A ces mots, il soupira profondément, me salua et s’éloigna en adressant à son chien des consolations marquées au coin de la plus sage philosophie. Je pris congé du berger et remontai à cheval. Quel homme était-ce que M. de Malombré ? Qu’avait-il donc à me dire ?… « Il y va de votre bonheur… » Avait-il toute sa tête ? battait-il la campagne ? Ce qui est bien certain, c’est que la mélancolie flegmatique du personnage avait fait impression sur moi. Il me semblait qu’une apparition sinistre venait de traverser ma vie, et je me surpris à presser la marche de mon cheval, comme si j’avais voulu fuir un danger. Fuir, toujours fuir ! Je crus entendre la voix de Mme de Ferjeux qui criait : « Une fuite ! une déroute ! » Je mis mon cheval au pas, et quand Baptiste se fut rapproché :
« Qui est M. de Malombré ? lui dis-je.
— Un franc original, madame, qu’on a surnommé dans le pays la grande chauve-souris. »
— Mais encore ?
— Un riche propriétaire de vignobles et de mûriers, ce qui ne l’empêche pas de donner la chasse aux truffes dans les bois communaux.
— Je m’explique son sobriquet : il a l’air lugubre.
— Sans compter que, passé la saison des truffes, il ne sort guère de chez lui qu’au crépuscule. Le reste du temps, il observe le pays du haut de sa tour, l’œil collé à une longue lunette qu’il braque sur les maisons et sur les passants… Eh ! vraiment, ajouta-t-il, madame peut apercevoir d’ici son château, là-bas, à une portée de fusil de Chamaret.
— Il y a bien trois kilomètres de ce château à Lestang, repris-je naïvement après un silence.
— Oui, madame, à vol d’oiseau ; mais M. de Malombré a des enclaves chez ses voisins, et l’un de ses champs s’étend jusqu’aux berges de la Berre, en face de nos bois ; c’est la rivière qui fait la séparation entre les deux domaines. »
« La bonne idée qu’elle a eue là ! » me dis-je, et je me remis à trotter. Le soir était venu. Je réussis à me distraire en contemplant au-dessus de ma tête deux nuages fauves entre lesquels scintillait une étoile, la première qui eût apparu. Les nuages semblaient à tout instant sur le point de se rejoindre et de l’engloutir ; mais l’étoile scintillait toujours.

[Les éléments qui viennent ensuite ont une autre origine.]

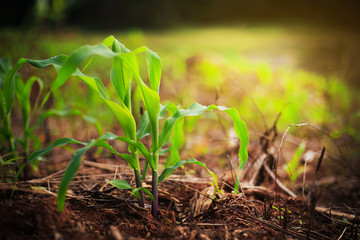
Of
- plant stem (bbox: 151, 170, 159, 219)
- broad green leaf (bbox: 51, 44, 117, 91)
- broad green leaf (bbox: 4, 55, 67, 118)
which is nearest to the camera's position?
broad green leaf (bbox: 51, 44, 117, 91)

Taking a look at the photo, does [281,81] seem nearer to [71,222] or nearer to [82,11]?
[71,222]

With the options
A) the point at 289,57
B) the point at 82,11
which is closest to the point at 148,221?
the point at 289,57

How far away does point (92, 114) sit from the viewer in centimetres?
220

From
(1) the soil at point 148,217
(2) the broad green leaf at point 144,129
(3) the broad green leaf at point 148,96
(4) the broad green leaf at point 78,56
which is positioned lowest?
(1) the soil at point 148,217

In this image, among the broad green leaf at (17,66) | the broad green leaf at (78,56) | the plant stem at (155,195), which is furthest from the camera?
the plant stem at (155,195)

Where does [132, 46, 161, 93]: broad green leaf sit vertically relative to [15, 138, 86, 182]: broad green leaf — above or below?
above

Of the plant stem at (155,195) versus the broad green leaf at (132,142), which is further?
the plant stem at (155,195)

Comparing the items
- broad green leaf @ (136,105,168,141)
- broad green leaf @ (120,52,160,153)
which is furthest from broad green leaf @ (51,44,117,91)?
broad green leaf @ (136,105,168,141)

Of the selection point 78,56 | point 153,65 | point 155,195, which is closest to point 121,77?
point 153,65

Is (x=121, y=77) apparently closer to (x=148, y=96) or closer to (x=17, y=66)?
(x=148, y=96)

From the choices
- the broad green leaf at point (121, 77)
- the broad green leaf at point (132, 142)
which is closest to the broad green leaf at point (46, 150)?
the broad green leaf at point (132, 142)

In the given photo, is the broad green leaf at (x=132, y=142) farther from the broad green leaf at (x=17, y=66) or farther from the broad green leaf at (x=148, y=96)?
the broad green leaf at (x=17, y=66)

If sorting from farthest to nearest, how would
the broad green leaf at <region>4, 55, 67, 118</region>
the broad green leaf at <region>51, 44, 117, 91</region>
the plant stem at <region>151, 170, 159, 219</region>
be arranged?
the plant stem at <region>151, 170, 159, 219</region>
the broad green leaf at <region>4, 55, 67, 118</region>
the broad green leaf at <region>51, 44, 117, 91</region>

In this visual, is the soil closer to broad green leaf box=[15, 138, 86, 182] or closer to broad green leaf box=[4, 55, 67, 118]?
broad green leaf box=[15, 138, 86, 182]
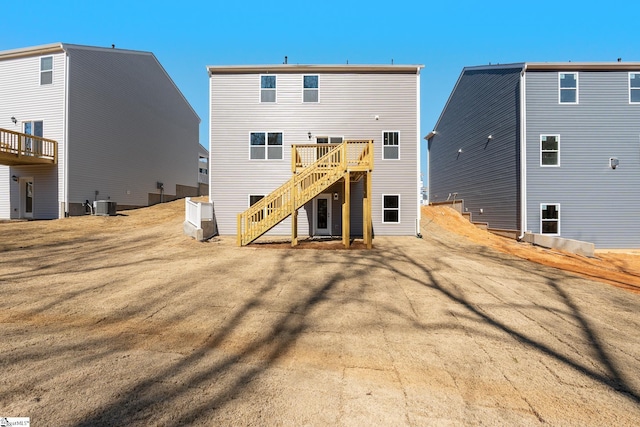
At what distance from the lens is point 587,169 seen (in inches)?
544

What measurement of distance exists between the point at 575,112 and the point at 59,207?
28.3 metres

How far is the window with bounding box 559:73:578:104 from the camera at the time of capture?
45.7ft

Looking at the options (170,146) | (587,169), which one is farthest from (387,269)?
(170,146)

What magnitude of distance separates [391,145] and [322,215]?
5045 mm

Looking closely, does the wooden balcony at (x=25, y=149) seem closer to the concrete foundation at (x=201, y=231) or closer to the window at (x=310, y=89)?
the concrete foundation at (x=201, y=231)

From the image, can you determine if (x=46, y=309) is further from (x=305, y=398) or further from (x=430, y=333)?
(x=430, y=333)

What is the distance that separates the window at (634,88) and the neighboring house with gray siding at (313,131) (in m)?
10.9

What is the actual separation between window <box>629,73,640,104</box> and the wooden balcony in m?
30.8

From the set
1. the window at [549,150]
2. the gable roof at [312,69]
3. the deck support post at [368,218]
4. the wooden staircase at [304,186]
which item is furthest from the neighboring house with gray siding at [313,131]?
the window at [549,150]

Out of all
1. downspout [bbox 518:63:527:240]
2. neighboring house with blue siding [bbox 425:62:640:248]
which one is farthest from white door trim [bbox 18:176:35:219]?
neighboring house with blue siding [bbox 425:62:640:248]

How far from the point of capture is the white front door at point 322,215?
1398 cm

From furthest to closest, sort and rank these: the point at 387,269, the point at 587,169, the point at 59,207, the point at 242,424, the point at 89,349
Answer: the point at 59,207
the point at 587,169
the point at 387,269
the point at 89,349
the point at 242,424

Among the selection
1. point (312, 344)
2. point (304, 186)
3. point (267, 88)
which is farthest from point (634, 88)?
point (312, 344)
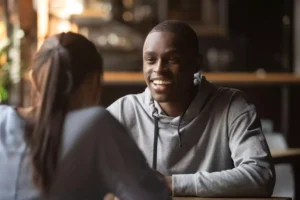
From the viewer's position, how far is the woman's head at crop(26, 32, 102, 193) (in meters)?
1.16

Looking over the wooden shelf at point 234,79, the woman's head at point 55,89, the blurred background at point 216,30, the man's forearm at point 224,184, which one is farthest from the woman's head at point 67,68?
the blurred background at point 216,30

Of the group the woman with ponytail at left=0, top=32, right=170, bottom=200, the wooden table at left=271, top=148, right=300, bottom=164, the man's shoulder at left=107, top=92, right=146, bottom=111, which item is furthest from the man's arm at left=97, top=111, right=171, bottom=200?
the wooden table at left=271, top=148, right=300, bottom=164

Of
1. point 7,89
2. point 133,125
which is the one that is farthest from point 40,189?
point 7,89

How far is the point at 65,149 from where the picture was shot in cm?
118

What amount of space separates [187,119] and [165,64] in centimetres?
17

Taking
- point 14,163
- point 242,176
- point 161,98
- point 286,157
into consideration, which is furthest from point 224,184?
point 286,157

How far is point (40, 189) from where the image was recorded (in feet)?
3.81

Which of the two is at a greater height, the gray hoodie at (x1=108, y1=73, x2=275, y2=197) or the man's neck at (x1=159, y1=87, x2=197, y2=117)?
the man's neck at (x1=159, y1=87, x2=197, y2=117)

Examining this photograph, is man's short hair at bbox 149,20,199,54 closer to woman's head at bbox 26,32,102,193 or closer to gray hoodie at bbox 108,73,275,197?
gray hoodie at bbox 108,73,275,197

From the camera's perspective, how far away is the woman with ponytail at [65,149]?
1169 millimetres

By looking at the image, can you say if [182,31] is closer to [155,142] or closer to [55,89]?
[155,142]

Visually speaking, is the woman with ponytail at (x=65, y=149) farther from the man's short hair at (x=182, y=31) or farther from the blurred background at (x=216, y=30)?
the blurred background at (x=216, y=30)

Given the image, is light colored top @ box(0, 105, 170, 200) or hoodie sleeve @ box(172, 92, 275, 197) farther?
hoodie sleeve @ box(172, 92, 275, 197)

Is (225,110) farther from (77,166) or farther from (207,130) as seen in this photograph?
(77,166)
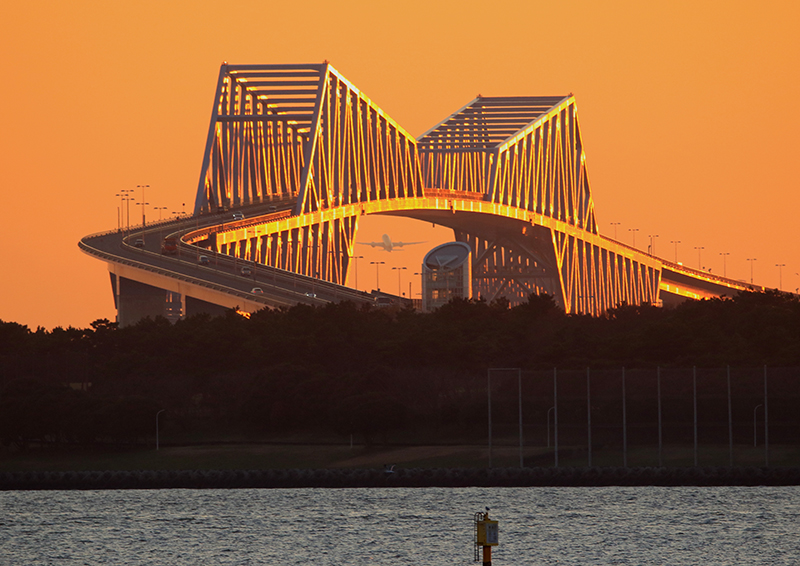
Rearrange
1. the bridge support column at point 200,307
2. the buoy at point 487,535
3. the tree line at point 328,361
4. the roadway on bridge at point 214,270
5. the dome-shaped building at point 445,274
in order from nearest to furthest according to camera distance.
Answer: the buoy at point 487,535, the tree line at point 328,361, the roadway on bridge at point 214,270, the bridge support column at point 200,307, the dome-shaped building at point 445,274

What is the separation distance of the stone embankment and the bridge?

J’espérais trouver en arrivant quelques lignes de Max ; mon attente fut trompée. Je dînai tristement ; en sortant de table, je pris la plume et commençai une lettre à mon père.
« Comment se porte Louveau ? Vos cheminées fument-elles ? Je voudrais qu’un peu de cette fumée arrivât jusqu’ici, dût-elle me faire pleurer ; elle me parlerait de vous et me tiendrait compagnie. Max est absent ; je suis toute seule, mon salon me semble deux fois trop grand. Quand viendrez-vous ? Vous dérangeriez, dites-vous, notre lune de miel. Un père tel que vous n’a jamais rien dérangé. Némésis vous réclame ; notre dévotion ne lui suffit point : dans le bonheur, on néglige les dieux. Du reste, elle ne regrette que vous et non les brumes du Jura. Notre ciel est doux, et nos paysages vous offriront cette beauté que vous regardez comme le charme suprême de la poésie grecque, la netteté des lointains, la transparence des horizons. J’ai fait tantôt une belle promenade ; ce qui me l’a gâtée, c’est la rencontre que je fis d’un original… »
Je posai la plume. « Ah ! c’est trop fort ! pensai-je. Mon père a bien affaire de M. de Malombré et de son chien truffier ! »
Je me mis au piano, mais je le quittai bientôt. Je m’assis au coin du feu ; je contemplai fixement les tisons. Il est des moments où le sentiment de la fragilité du bonheur est si vif qu’on souhaiterait presque d’être malheureux. Dans ce monde où tout change, il est aisé d’acquérir ; mais conserver est presque un miracle. Je me comparais à un enfant qui a pris un oiseau et qui sent dans sa main le battement et l’effort de ses ailes. Que les doigts de l’enfant se desserrent, et l’oiseau s’envolera, — et malgré lui l’émotion lui fait ouvrir la main.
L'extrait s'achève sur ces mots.